How to complete this task: Write out, word for word, only the lines from the one containing "All RP phases" through the final line of the data.
Data to examine Start Marker
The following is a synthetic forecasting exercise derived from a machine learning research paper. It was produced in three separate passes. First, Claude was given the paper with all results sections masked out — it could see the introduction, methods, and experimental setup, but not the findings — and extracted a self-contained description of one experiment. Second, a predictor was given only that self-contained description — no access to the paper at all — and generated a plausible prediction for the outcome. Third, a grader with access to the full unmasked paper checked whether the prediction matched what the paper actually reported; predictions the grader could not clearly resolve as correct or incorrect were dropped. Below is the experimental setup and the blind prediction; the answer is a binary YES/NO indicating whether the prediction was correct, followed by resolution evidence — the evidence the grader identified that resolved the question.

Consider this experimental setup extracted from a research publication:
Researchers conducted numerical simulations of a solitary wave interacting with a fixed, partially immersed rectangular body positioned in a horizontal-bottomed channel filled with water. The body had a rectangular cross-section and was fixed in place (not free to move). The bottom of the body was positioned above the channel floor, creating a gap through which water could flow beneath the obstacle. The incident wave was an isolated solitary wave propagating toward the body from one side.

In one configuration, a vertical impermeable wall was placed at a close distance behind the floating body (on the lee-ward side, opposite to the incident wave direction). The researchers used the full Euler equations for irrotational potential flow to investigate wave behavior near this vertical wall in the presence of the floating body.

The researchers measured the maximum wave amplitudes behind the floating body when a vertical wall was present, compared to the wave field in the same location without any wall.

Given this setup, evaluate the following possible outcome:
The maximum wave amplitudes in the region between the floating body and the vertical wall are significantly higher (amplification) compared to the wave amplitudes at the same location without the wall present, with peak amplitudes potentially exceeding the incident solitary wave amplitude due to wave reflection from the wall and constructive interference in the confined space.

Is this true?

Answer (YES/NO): NO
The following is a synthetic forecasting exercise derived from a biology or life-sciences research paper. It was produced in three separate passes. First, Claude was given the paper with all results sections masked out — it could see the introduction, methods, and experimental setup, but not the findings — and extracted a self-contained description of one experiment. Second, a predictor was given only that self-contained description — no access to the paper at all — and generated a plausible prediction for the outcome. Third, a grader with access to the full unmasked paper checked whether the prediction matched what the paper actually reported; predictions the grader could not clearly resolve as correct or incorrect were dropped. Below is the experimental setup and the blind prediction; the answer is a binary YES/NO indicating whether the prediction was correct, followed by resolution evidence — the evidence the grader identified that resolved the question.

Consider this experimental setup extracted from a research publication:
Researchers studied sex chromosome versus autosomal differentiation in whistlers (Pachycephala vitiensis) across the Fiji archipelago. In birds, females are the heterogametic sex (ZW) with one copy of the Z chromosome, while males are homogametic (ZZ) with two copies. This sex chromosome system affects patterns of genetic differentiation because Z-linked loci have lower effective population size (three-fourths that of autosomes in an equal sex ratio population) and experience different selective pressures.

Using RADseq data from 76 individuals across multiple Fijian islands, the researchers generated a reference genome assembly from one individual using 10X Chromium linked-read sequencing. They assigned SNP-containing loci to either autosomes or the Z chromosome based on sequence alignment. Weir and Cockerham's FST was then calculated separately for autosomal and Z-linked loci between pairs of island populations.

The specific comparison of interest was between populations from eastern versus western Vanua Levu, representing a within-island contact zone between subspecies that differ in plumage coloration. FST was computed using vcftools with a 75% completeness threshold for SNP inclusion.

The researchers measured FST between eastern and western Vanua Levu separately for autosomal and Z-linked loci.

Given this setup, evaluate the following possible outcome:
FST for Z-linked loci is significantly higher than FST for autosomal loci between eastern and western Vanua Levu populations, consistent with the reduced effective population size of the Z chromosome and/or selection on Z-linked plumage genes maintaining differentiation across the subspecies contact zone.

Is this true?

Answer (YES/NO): YES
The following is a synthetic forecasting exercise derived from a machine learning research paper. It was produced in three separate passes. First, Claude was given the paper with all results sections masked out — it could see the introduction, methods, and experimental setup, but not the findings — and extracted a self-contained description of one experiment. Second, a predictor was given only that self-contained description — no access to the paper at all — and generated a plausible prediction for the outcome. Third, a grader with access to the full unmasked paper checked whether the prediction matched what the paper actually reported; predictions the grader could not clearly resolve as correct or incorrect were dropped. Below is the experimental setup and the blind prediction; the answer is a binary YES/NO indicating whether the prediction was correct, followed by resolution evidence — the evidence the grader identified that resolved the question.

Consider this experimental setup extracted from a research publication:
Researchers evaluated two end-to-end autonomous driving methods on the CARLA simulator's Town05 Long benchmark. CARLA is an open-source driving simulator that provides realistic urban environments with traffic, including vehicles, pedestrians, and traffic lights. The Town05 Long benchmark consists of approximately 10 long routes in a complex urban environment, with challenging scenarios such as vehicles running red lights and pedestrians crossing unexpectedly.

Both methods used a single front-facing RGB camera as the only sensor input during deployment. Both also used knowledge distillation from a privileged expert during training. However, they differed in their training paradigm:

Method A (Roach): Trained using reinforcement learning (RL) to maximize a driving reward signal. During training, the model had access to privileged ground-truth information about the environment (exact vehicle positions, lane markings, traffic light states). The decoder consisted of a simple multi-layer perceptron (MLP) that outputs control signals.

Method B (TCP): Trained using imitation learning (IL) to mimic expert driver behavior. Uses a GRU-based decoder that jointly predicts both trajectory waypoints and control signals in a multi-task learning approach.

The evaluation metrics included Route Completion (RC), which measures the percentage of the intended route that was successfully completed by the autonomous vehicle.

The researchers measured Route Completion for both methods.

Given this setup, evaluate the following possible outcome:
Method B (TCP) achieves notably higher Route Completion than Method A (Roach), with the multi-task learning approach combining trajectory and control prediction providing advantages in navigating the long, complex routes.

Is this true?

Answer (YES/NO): NO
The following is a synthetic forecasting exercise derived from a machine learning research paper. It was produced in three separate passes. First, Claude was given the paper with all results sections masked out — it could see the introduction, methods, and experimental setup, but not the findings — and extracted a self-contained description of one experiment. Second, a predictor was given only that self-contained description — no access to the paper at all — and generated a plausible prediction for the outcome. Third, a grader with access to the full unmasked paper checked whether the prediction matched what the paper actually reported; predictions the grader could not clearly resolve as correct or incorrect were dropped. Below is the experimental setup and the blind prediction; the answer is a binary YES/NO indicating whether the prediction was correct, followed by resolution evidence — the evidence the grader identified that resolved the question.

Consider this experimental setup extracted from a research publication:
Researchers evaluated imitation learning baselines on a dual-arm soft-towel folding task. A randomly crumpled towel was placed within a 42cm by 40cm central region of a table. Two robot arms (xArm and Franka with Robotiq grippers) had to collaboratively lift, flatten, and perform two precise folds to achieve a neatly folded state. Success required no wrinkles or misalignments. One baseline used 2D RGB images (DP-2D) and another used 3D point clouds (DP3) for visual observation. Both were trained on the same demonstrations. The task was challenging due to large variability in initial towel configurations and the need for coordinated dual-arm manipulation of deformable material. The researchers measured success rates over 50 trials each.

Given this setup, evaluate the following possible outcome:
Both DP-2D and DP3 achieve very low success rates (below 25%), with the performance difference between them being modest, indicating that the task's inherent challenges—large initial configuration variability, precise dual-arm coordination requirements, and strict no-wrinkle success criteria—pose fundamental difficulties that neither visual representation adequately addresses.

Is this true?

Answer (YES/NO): NO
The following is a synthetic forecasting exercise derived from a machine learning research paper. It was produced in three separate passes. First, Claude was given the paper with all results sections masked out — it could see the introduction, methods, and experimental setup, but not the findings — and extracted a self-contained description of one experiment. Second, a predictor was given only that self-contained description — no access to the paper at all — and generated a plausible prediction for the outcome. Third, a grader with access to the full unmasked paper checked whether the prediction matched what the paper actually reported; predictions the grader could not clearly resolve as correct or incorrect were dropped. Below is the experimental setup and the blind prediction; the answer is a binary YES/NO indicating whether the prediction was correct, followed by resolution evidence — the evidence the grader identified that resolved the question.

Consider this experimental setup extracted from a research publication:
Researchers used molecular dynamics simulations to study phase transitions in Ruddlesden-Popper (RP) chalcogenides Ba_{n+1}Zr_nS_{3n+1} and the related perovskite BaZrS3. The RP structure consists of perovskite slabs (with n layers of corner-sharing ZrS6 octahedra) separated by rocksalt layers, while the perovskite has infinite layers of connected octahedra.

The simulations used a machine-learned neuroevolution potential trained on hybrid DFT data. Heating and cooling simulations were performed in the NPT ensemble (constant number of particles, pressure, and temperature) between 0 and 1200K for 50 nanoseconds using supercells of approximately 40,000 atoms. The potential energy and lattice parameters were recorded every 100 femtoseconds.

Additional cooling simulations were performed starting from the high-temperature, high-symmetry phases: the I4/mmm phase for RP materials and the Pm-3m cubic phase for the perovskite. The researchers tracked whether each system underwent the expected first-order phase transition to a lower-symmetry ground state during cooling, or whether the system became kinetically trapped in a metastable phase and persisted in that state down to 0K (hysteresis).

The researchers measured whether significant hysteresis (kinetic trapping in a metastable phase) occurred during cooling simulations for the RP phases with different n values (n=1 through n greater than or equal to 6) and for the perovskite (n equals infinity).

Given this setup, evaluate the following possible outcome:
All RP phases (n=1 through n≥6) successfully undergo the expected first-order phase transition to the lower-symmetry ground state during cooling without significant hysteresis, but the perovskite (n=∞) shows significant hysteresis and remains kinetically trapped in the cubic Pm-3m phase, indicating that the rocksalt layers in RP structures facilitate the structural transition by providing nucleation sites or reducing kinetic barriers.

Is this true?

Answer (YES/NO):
Data to examine End Marker
Response for this exercise:
All RP phases (n=1 through n≥6) successfully undergo the expected first-order phase transition to the lower-symmetry ground state during cooling without significant hysteresis, but the perovskite (n=∞) shows significant hysteresis and remains kinetically trapped in the cubic Pm-3m phase, indicating that the rocksalt layers in RP structures facilitate the structural transition by providing nucleation sites or reducing kinetic barriers.

Is this true?

Answer (YES/NO):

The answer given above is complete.